MIPI in Next Generation of AI IoT Devices at the Edge

About the Authors:

Ashraf Takla

Founder & CEO, Mixel, Inc.

The history of data processing begins in the 1960’s with centralized on-site mainframes that later evolved into distributed client servers. In the beginning of this century, centralized cloud computing became attractive and began to gain momentum becoming one of the most popular computing tools today. In recent years however, we have seen an increase in the demand for processing at the edge or closer to the source of the data once again. We have gone, “Back to the future!”

Figure 1: History of Centralized and Cloud Computing

One of the original benefits of processing in the cloud in was simply to expand beyond the limited capacity of on-site processing. With advancements in AI, more and more decisions can be made at the edge. It is now clear that edge and cloud processing are complementary technologies; they are both essential to achieve optimal system performance. Designers of connected systems must ask, what is the most efficient system partitioning between the cloud and edge?

Benefits of Cloud vs. Edge computing

To understand the best way to partition a system, we must first understand the benefits of each. For edge computing, the biggest benefit is low latency. Edge really shines when decision must be made in real-time or near real time. This ability to make decisions in real-time provide other ancillary benefits. With AI, devices can improve power efficiency by reducing false notifications. Processing at the edge also reduces the chance for a security breach due to transmission of raw data to be processed somewhere else. Where connection costs are high or when a connection is limited, processing at the edge may be the only feasible or practical option.
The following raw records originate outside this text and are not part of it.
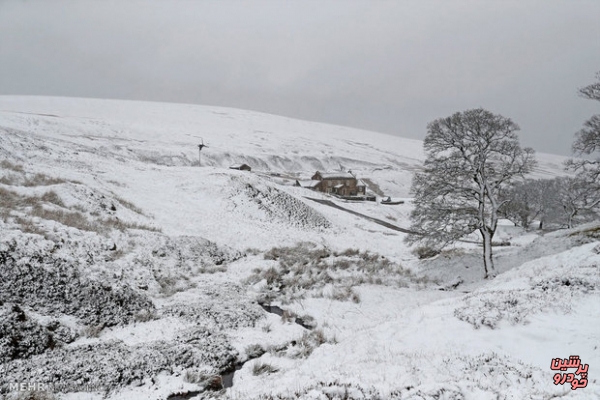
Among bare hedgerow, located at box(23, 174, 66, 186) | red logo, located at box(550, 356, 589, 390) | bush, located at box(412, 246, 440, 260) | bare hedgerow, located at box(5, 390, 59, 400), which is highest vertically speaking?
bare hedgerow, located at box(23, 174, 66, 186)

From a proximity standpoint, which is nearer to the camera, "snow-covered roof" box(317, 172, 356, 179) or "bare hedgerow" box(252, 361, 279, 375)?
"bare hedgerow" box(252, 361, 279, 375)

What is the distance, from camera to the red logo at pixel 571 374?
5.77m

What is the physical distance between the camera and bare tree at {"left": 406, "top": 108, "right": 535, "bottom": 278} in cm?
1797

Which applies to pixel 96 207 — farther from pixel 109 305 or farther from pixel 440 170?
pixel 440 170

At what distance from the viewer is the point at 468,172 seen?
1875 cm

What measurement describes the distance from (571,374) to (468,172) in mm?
14135

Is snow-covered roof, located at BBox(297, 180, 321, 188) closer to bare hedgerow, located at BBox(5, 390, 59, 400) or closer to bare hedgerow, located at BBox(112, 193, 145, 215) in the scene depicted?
bare hedgerow, located at BBox(112, 193, 145, 215)

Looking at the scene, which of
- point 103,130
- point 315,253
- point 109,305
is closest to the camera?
point 109,305

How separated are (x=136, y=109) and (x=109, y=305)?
17506 cm

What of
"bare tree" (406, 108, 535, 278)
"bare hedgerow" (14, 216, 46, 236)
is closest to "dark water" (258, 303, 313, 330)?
"bare hedgerow" (14, 216, 46, 236)

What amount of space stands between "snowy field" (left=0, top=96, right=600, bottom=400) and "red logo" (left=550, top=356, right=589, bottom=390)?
5.2 inches

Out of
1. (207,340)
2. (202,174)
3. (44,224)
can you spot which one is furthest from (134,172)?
(207,340)

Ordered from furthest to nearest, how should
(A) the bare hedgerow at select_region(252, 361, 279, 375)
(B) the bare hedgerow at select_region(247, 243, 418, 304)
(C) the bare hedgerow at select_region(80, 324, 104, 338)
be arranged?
(B) the bare hedgerow at select_region(247, 243, 418, 304)
(C) the bare hedgerow at select_region(80, 324, 104, 338)
(A) the bare hedgerow at select_region(252, 361, 279, 375)

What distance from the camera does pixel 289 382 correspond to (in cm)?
722
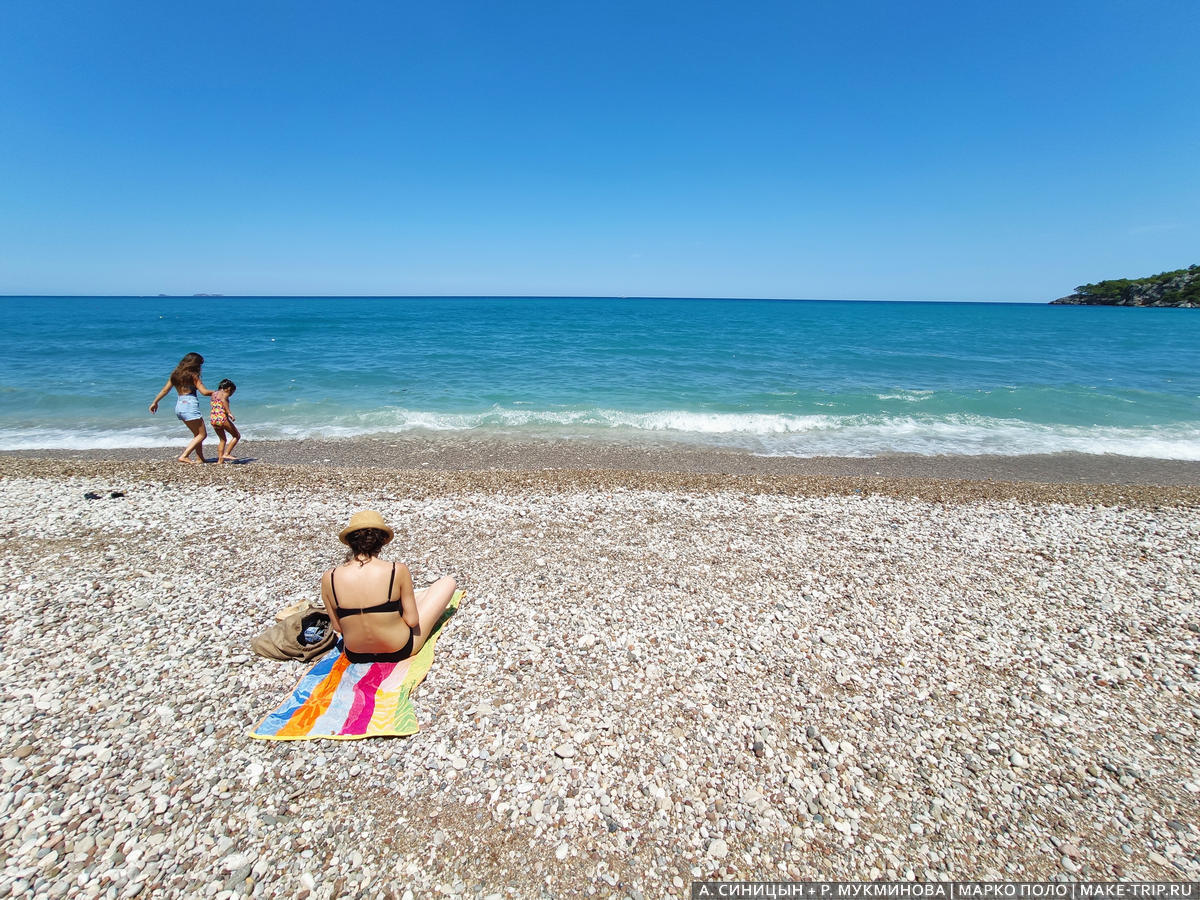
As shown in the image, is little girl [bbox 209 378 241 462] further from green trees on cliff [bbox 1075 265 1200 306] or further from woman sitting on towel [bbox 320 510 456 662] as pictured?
green trees on cliff [bbox 1075 265 1200 306]

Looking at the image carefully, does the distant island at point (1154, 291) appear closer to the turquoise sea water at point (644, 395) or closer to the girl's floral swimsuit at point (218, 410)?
the turquoise sea water at point (644, 395)

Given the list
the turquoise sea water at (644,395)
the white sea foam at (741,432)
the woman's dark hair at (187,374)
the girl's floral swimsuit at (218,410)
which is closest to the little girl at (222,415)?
the girl's floral swimsuit at (218,410)

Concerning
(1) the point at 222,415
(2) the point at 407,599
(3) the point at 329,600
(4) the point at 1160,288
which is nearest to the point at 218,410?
(1) the point at 222,415

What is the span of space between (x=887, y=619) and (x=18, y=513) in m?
12.8

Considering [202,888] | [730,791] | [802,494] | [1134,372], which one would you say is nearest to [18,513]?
[202,888]

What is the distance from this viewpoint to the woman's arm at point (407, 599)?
4.59 meters

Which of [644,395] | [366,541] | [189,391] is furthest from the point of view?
[644,395]

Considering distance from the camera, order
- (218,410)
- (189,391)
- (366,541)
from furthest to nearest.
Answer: (218,410)
(189,391)
(366,541)

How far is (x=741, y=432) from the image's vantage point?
1673 centimetres

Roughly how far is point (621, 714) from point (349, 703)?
2301 millimetres

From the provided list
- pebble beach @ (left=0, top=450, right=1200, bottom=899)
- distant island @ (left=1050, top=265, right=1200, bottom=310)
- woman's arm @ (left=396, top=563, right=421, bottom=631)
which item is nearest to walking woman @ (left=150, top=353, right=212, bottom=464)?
pebble beach @ (left=0, top=450, right=1200, bottom=899)

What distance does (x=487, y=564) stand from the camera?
7.02 meters

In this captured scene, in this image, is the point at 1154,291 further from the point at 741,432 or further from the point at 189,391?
the point at 189,391

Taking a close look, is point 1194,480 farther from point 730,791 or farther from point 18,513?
point 18,513
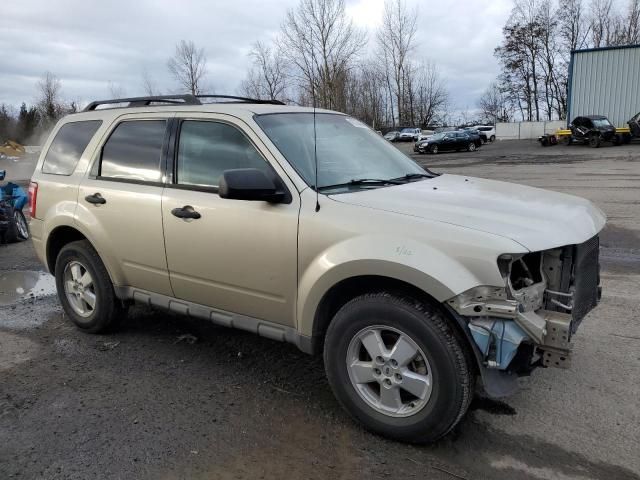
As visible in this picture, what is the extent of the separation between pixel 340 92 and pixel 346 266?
3630 centimetres

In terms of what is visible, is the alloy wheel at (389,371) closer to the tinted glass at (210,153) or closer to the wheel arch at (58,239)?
the tinted glass at (210,153)

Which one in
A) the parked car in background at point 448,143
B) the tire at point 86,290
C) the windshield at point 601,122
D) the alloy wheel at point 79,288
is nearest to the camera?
the tire at point 86,290

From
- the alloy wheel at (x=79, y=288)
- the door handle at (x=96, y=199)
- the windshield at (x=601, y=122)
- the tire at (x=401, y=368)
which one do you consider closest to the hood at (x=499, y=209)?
the tire at (x=401, y=368)

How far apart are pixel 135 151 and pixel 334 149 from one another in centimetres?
161

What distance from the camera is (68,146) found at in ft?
16.0

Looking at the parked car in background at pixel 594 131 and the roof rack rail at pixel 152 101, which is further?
the parked car in background at pixel 594 131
When it comes to the benefits of cloud computing, it really comes down to performance. Cloud processing offers massive computing capability that can’t be replicated at the edge. This is essential for complex machine learning and modeling. Cloud also offers large storage capacity and provides the ability to scale both storage and computing resources, at an incremental cost. Cloud can provide high security once the data is in the data center. Also, it’s generally easier to maintain cloud servers given its centralization.
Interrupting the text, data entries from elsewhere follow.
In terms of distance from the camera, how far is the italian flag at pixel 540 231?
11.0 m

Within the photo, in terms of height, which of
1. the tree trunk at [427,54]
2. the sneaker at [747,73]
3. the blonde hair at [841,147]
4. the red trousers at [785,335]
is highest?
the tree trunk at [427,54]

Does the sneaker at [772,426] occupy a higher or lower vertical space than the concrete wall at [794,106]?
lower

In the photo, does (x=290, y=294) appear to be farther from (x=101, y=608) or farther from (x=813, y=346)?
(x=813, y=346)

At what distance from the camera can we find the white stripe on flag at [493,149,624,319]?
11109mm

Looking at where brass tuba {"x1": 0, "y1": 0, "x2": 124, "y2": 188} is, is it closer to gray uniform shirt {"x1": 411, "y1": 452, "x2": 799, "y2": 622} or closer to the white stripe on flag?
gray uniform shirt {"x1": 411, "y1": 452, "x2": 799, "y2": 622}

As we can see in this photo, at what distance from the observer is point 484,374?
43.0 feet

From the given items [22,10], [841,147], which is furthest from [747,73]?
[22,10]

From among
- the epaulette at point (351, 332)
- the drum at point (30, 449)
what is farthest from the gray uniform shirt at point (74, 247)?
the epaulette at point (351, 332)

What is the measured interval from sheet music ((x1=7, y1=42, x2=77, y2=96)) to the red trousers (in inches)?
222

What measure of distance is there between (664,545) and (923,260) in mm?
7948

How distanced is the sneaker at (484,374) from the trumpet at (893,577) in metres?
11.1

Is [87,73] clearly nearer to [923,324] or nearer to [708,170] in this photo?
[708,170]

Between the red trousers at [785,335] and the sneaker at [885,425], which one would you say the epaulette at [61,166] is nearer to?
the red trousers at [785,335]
Examples of System Designs

Now that we examined the tradeoffs, we can look at some examples of a system designs where both cloud and edge processing can be used.

A smart home security system is a notable example, as there is natural segmentation for data processing. Some tasks, such as facial recognition, voice recognition, motion detection while ignoring false alerts, the ability to detect relevant audio inputs such as user commands, glass breaking, or alarms, are best done at the edge. Cloud can still be used for long term retention and machine learning.

Another example is wearable smart devices. Wearables would utilize edge processing to monitor the environment and identify relevant objects, people, and sounds through small built-in sensors. The wearable would also connect to the cloud and internet via a mobile device giving it access to a huge database that can include contacts, images, global maps, and encyclopedias.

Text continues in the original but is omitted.